Could you continue the forum thread about arrows spiraling in flight, starting after its last post?

# EXCERPT:
start
# Arrow Flight Spiral:



## johnhames (Apr 9, 2003)

Could be the spine is too week or you may have fletching contact. If you are shooting fingers it may be a sloppy resease. Probably a weak spine.


----------



## Dave Nowlin (May 21, 2003)

It could be bent arrows. Have you tried spinning them to check for straightness. It also sounds as if your center shot could be wrong as you are dad on at 20 and considerably off at 30. I would try that as well as assuring your arrows are straight.
Dave Nowlin


----------



## Hollowpoint (Jul 10, 2003)

Sounds to me a like a soft spine, or fletching contact...or maybe both.
What arrows, draw weight, length, tip weight, ect. are you shooting??


----------



## rhinoshooter (Feb 6, 2005)

I'm Shooting 2117xx75 26 Inches Long At 60lbs. I've Tried Both 125 And 100 Grain Heads With The Same Result. I'm Shooting A Dropzone Rest And Am Pretty Sure I'm Not Getting Any Fletching Contact.
end
# SUPPLIED INFORMATION:
start
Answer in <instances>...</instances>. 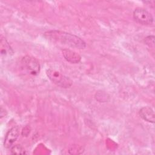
end
# THE OUTPUT:
----------



## johnhames (Apr 9, 2003)

2216 weights the same and has a stiffer spine. It just shoots better in the range you are in. But, I don't think that is your problem. It sounds more like fletching contct. Spray your fletch with foot power and shoot. Look for the power after the shot. Or touch the edges of the fletch with lipstic, shoot, and check for where the lipstic got left. Check your cables, the arm on the drop zone. You still didn't say if you are shooting fingers or not.


----------



## littlebubba (Aug 28, 2002)

Rhino,
Toss the 2117's. They were the arrow 25 yrs ago, but there is a lot of better suited arrows today. The carbon's have become very popular today. If you perfer alum. try the 2413's. 
Bubba

Sounds like you need a tune-up.


----------



## RodS (Jan 18, 2003)

It sounds like 1. your arrow is to stiff and 2. your nock may be to high or to low. I would suggest you deal with the nock location first and eliminate the spiral, you should then only have a side to side issue to deal with. According to the Easton chart 2117 are to stiff, try a 2213 or a carbon arrow.


----------



## rhinoshooter (Feb 6, 2005)

Thanks For Your Help Guys!


----------



## Jabwa (Dec 10, 2004)

Sound like you may be using two different color fletches.


----------



## 3DBIGBULLX (Dec 30, 2004)

Id add at LEAST 1 1/2" to your arrows. Also try a 125 grain tip.


----------



## jonnybow (Aug 27, 2002)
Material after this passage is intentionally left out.